Data listing START

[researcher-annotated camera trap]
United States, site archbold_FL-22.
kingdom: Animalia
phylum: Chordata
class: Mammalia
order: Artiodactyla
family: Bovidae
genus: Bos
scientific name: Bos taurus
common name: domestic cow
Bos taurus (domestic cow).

Data listing END
Data listing START

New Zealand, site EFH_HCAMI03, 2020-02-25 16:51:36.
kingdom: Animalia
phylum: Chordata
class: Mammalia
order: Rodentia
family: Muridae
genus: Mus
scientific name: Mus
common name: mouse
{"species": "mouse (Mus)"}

Data listing END

Check each line of the entries above for the word "site". List the ones that have it.

* [Reply]:
United States, site archbold_FL-22.
New Zealand, site EFH_HCAMI03, 2020-02-25 16:51:36.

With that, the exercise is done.